Münster. Münster steht vor gewaltigen finanziellen Aufgaben. Mit einem Investitionsbedarf von rund 1,4 Milliarden Euro in den kommenden fünf Jahren sind die Erwartungen an zusätzliche Mittel von Bund und Land entsprechend hoch. Umso nüchterner fällt der Blick auf die Summe aus, die der Stadt aus dem neuen Sondervermögen für Infrastruktur und Klimaneutralität zufließen soll. Nach aktuellen Planungen rechnet Münster mit 152 Millionen Euro – verteilt über zwölf Jahre.
Den gesamtstädtischen Investitionsbedarf bezifferte Kämmerin Christine Zeller im Zuge der Haushaltseinbringung deutlich: 1,4 Milliarden Euro werden in Münster allein in den nächsten fünf Jahren benötigt. Das Geld wird unter anderem für Schulen, Verkehrsinfrastruktur, Digitalisierung, Klimaschutz und städtische Gebäude gebraucht.

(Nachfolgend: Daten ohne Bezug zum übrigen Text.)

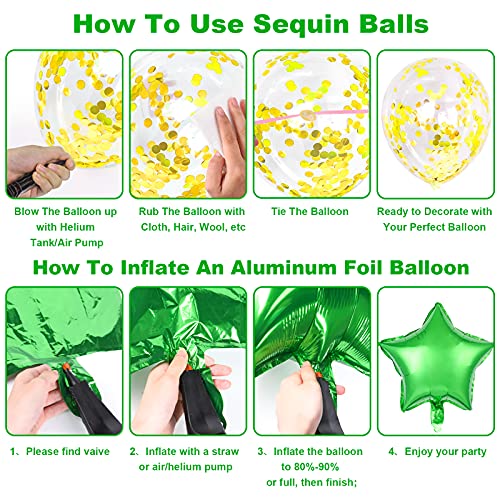 How To Use Sequin Balls

Blow The Balloon up with Helium Tank/Air Pump

Rub The Balloon with Cloth, Hair, Wool, etc

Tie The Balloon

Ready to Decorate with Your Perfect Balloon

How To Inflate An Aluminum Foil Balloon

1、Please find vaive

2、Inflate with a straw or air/helium pump

3、Inflate the balloon to 80%-90% or full, then finish;

4、Enjoy your party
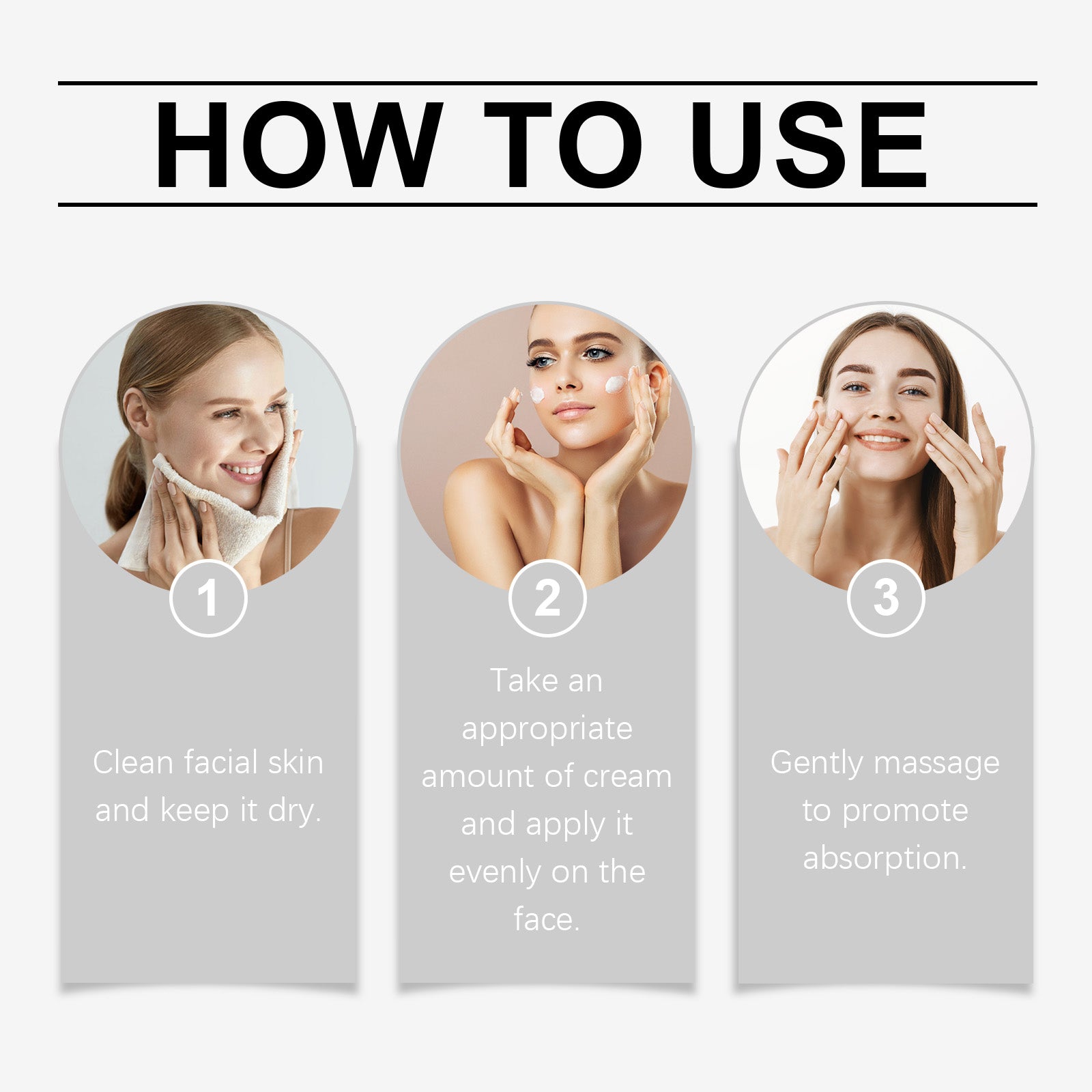 HOW TO USE

1

Clean facial skin and keep it dry.

2

Take an appropriate amount of cream and apply it evenly on the face.

3

Gently massage to promote absorption.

Vor diesem Hintergrund wirkt der Anteil aus dem Sondervermögen des Bundes vergleichsweise klein. Die 152 Millionen Euro stehen nicht kurzfristig zur Verfügung, sondern verteilen sich über mehr als ein Jahrzehnt. Rechnerisch bleiben damit rund zwölf bis 13 Millionen Euro pro Jahr – eine Summe, die angesichts laufender Großprojekte kaum spürbare Entlastung verspricht.
Kämmerin Zeller machte deutlich, dass sich Münster eine höhere pauschale Zuweisung gewünscht hätte. Ihre Einschätzung: In der jetzigen Höhe werde das Geld „kaum die erwartete Wirkung“ entfalten. Dahinter steckt nicht nur die reine Summe, sondern auch die Art der Finanzierung.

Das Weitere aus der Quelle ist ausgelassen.